%%

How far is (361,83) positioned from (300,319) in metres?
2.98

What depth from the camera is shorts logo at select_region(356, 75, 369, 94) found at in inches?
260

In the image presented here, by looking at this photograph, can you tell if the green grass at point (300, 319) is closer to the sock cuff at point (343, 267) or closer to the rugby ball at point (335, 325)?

%%

▸ **EXERCISE**: Reproduce every entry above, requests included, with each distance and depth measurement in the answers raised by 127.

▸ **RESPONSE TO THE TASK**:
How far is (361,83) positioned from (300,319) in metres?
129.98

What depth from the camera is shorts logo at select_region(356, 75, 369, 94) found at in inches?
387

In the image presented here, by looking at this photograph, can you tell if the green grass at point (300, 319) is closer to the sock cuff at point (343, 267) or closer to the rugby ball at point (335, 325)?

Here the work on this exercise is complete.